## [Short exercise]
Retype all of the data. Every line must match exactly.

## [Spatial question entries]
BEGIN

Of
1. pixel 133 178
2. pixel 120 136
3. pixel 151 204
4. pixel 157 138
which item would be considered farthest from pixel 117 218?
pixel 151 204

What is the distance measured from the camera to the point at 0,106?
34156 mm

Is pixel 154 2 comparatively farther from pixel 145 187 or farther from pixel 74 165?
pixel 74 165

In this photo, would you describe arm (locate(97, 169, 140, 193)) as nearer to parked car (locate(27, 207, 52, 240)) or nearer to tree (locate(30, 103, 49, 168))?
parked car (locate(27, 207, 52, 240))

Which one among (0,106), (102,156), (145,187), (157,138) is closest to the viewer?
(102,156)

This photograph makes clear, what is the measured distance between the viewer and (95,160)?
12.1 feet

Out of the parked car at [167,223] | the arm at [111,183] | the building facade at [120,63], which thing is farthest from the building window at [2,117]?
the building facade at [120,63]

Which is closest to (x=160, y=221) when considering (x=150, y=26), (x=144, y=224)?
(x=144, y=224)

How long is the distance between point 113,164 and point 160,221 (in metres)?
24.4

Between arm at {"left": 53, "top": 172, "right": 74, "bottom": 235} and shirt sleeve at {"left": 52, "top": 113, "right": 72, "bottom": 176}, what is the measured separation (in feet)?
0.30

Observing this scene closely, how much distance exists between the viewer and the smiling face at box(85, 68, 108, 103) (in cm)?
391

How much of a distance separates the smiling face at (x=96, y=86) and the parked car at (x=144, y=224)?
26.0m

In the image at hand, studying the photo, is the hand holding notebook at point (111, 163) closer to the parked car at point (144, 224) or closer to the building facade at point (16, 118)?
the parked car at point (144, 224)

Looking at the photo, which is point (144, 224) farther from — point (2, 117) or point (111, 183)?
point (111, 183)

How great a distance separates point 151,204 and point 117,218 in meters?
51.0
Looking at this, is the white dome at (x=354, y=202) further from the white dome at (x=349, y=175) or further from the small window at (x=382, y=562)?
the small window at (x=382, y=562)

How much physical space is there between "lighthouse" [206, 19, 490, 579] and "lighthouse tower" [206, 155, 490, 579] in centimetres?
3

END

## [Task output]
Of
1. pixel 133 178
2. pixel 120 136
3. pixel 151 204
4. pixel 157 138
which item would be considered farthest from pixel 117 218?
pixel 151 204

What is the distance measured from the camera to the point at 0,106?
34156 mm

Is pixel 154 2 comparatively farther from pixel 145 187 or farther from pixel 74 165?
pixel 74 165

In this photo, would you describe arm (locate(97, 169, 140, 193)) as nearer to parked car (locate(27, 207, 52, 240)) or nearer to tree (locate(30, 103, 49, 168))?
parked car (locate(27, 207, 52, 240))

Which one among (0,106), (102,156), (145,187), (157,138) is closest to the viewer?
(102,156)

This photograph makes clear, what is the measured distance between the viewer and (95,160)?
12.1 feet

Out of the parked car at [167,223] | the arm at [111,183] | the building facade at [120,63], which thing is farthest from the building window at [2,117]?
the building facade at [120,63]

Which is closest to (x=160, y=221) when considering (x=150, y=26), (x=144, y=224)?
(x=144, y=224)

How long is the distance between point 113,164 and point 160,221 (in metres)?
24.4

Between arm at {"left": 53, "top": 172, "right": 74, "bottom": 235} and shirt sleeve at {"left": 52, "top": 113, "right": 72, "bottom": 176}, what is the measured separation (in feet)?
0.30

Observing this scene closely, how much distance exists between the viewer and the smiling face at box(85, 68, 108, 103) (in cm)?
391

How much of a distance separates the smiling face at (x=96, y=86) and the parked car at (x=144, y=224)?
26.0m

In the image at hand, studying the photo, is the hand holding notebook at point (111, 163) closer to the parked car at point (144, 224) or closer to the building facade at point (16, 118)?
the parked car at point (144, 224)

Looking at the photo, which is point (144, 224) farther from — point (2, 117) or point (111, 183)?
point (111, 183)

How great a distance separates point 151,204 and point 117,218 in meters?
51.0
Looking at this, is the white dome at (x=354, y=202) further from the white dome at (x=349, y=175) or further from the small window at (x=382, y=562)?
the small window at (x=382, y=562)

How much physical space is there between "lighthouse" [206, 19, 490, 579] and "lighthouse tower" [206, 155, 490, 579] in centimetres?
3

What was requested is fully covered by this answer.